------ Input data
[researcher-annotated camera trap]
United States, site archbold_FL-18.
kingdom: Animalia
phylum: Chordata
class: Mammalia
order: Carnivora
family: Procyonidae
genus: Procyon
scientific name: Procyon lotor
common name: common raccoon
------------
#### Your objective:
Type out the whole listing above exactly.

#### Solution for this exercise:
[researcher-annotated camera trap]
United States, site archbold_FL-18.
kingdom: Animalia
phylum: Chordata
class: Mammalia
order: Carnivora
family: Procyonidae
genus: Procyon
scientific name: Procyon lotor
common name: common raccoon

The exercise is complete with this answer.